Hotel Rwanda Hero Given 25 Year Sentence In Terrorism Case
Government critic Rusesabagina was portrayed as a hero for saving lives in a Hollywood film on the 1994 genocide.
Paul Rusesabagina, a one-time hotel manager portrayed as a hero in a Hollywood film about the nation’s 1994 genocide was also found guilty of being part of a group responsible for terrorist attacks and sentenced to 25 years in prison by a Rwandan court. Paul Rusesabagina boycotted Monday’s verdict after declaring he did not
expect justice in a trial he called a sham. The case has had a high profile since Rusesabagina, 67, was arrested in August 2020 after what he described as a kidnapping from Dubai by Rwandan authorities. He was accused of supporting an armed wing of his opposition political platform too, the Rwandan Movement for Democratic
Change. The group had claimed some responsibility for attacks in 2018 and 2019 in the south of the country in which nine Rwandans died. He also founded a terrorist organisation that attacked Rwanda, he also financially contributed to terrorist activities, Justice Beatrice Mukamurenzi also said of Rusesabagina. Rwandan
prosecutors had also sought a life sentence the former hotelier, credited with saving over 1,200 lives during the 1994 genocide. But Mukamurenzi said the term should be reduced to 25 years as it was his first conviction.
Since being portrayed by actor Don Cheadle as the hero of the 2004 film Hotel Rwanda, Rusesabagina based in the United States emerged as a prominent critic of President Paul Kagame. Rusesabagina’s daughter Carine Kanimba said her father should be released and allowed to come home. This verdict means nothing for
us. Our father was kidnapped, Kanimba said. He was dragged across international borders in violation of international law. My father knows that his rights were violated that’s why he decided to step out of the trial, and this is all political, she said adding that her father was a political prisoner. The charges are completely invented.
Belgian citizen and US resident, Rusesabagina was awarded the US Presidential Medal of Freedom for his efforts during the genocide
The daughter also said her family was worried about Resesabagina’s health and were afraid he would die in prison. Every Friday we have a five minute call with my father he doesn’t sound at ease. He sounds like the prison authorities are pressuring him, keeping him from
saying what he wants to say and keeping us from really saying what we want to tell him. And the call is really short. My father emotionally he’s strong, he’s also very strong individual emotionally. Physically though we are very, very worried. Author Michela Wrong, who recently published a book on Rwanda, said the verdict was clearly a message to the opposition. This seems like a
show trial, which is really aimed at silencing dissent, making sure that anyone standing up, criticising and challenging Kagame is simply will not be allowed to do that, she said. The verdict is making clear to people who are in the diaspora and criticising Paul Kagame that the government can also get them wherever they are.

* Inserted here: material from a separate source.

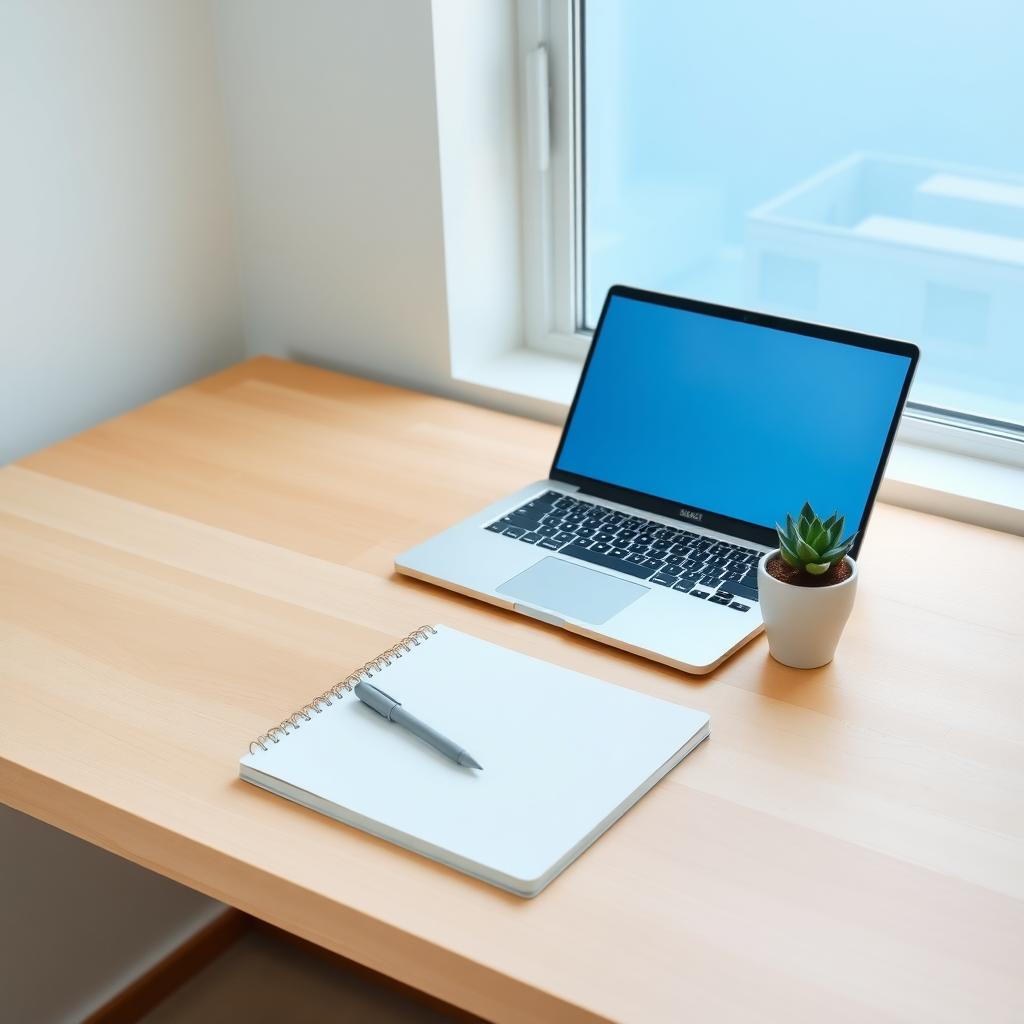 Ein minimalistischer Schreibtisch mit einem Laptop, einem Notizbuch, einem Stift und einer kleinen Sukkulente.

Rusesabagina was targeted for challenging Kagame’s government for years, said Wrong. A Belgian citizen and US resident, Rusesabagina was also awarded the US Presidential Medal of Freedom for his efforts during the genocide. Rusesabagina denied all charges against him, while his supporters described the trial as proof of
Kagame’s ruthless treatment of political opponents. The Rwandan government had said Rusesabagina would get a fair trial, but it has drawn international concern. In December, 36 US senators wrote to Kagame, urging him to release Rusesabagina. This was a show trial, rather than a fair judicial inquiry, said Geoffrey Robertson QC,
the Clooney Foundation for Justice’s TrialWatch expert on the case. The prosecution evidence against him was unveiled but not challenged. Given Mr. Rusesabagina’s age and poor health, this severe sentence is likely to be a death sentence.
Prosecutors had sought a life sentence on nine charges, including terrorism, arson, taking hostages, and forming an armed rebel group that he directed from abroad. Rusesabagina became a global celebrity after the Hollywood film, which depicted him risking his life to shelter hundreds as the manager of a luxury hotel in the
Rwandan capital, Kigali, during the 100-day genocide when ethnic Hutus killed more than 800,000 people, mostly from the Tutsi minority. Cheadle was nominated for an Oscar for the role. Rusesabagina used his fame to highlight what he described as rights violations by the government of Kagame, a Tutsi rebel commander
who took power after his forces captured Kigali and halted the genocide. Rusesabagina’s trial began in the February, six months after he arrived in Kigali on a flight from Dubai. His supporters say he was kidnapped. The Rwandan government suggested he was tricked into boarding a private plane. The Human Rights Watch also
said at the time his arrest amounted to an enforced disappearance, which it called a serious violation of international law.Rusesabagina said he was gagged and tortured before he was jailed, but Rwandan authorities denied it.